Why must we carry secrets? You’d be very surprised how secrets are not secrets to everyone. I cannot explain enough the power of communication. Communicating can be one of the hardest things you’ll do in life, but if you can master it at the most uncomfortable of times you have it figured out. No more misunderstandings and hurt feelings.
So, here is a piece of my shame story. When my husband and I got together he was going through a hard time in his life, and I was barely healed from a 8 year long abusive relationship. The kind of relationship where I figured I was a waste of skin, and deserved everything I was given. You wonder why people don’t leave abusive relationships? Because we believe that is all we deserve. So, needless to say we were two broken people and we were like magnets to each other. The passion we had for each other. The understanding of one another. Although we partied much to hard for much to long we had each other’s backs and came out ahead in the end.

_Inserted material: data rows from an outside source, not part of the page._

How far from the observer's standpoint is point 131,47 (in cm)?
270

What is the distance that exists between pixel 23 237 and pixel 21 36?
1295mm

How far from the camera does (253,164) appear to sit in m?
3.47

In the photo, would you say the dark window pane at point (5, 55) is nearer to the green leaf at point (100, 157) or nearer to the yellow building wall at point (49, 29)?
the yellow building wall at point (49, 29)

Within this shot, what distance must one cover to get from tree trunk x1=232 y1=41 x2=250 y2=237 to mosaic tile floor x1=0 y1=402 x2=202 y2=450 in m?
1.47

Well when we got together someone added me to that nasty Dirty website. Don’t pretend you don’t know which one, and don’t fool me by saying you haven’t seen it! It’s there for life. Someone felt the need to shame me for my drinking and drug use at the time, and along with that calling me horrible names that made me feel completely worthless. Remember I just left 8 years of being told I was ugly like my Mother, to be told publicly online I was a pig and a chug. My children were even called monsters. My shame level went completely on overload.
Now whoever did that added to my shame. I knew I partied too much, but what they didn’t know was why I’ve numbed myself since I was 14. Shaming someone only does more damage. Instead of putting me down for my wrong doings I could’ve used some words of wisdom, some shoulders to cry on, and some all around understanding. No one in my family noticed, and no one came knocking on my door with open arms.
I finally got sober on my own after much loss and pain. It was then that my shame started to hinder my living. I wasn’t sleeping, I wasn’t motivated, I simply didn’t know what my point was in this world. When I started opening up about my secrets I started to feel better. When I talked about what happened to me I not only became free I inspired other people to message me with their stories. Now this is not a glamourous lifestyle and I cry almost daily, but I am passionate about it.
I have waited for so many years to be accepted into my adoptive family, and every year I wait I am hurt more. To be told to just move on hurts, and to think there is a chance I made this up is absurd. To think I should dangle myself on a string waiting for apologies to be accepted is something I used to do. To be told no help will be given in my case is my last straw, and to think I am looking for sympathy is disgusting. I have felt gross and disgusting my entire life, but for the first time I feel beautiful, strong, and plain badass!! For those who dislike me without even knowing me I am sorry you are so closed minded.
I never said anything because I was afraid. I was afraid of losing a lifestyle, and being homeless as a little child. I was afraid of being beat and no one believing me. I was afraid of getting him in trouble. I was afraid of being dirty.
I however am not saying sorry for using my voice. What if it was your little child? Wouldn’t you want justice?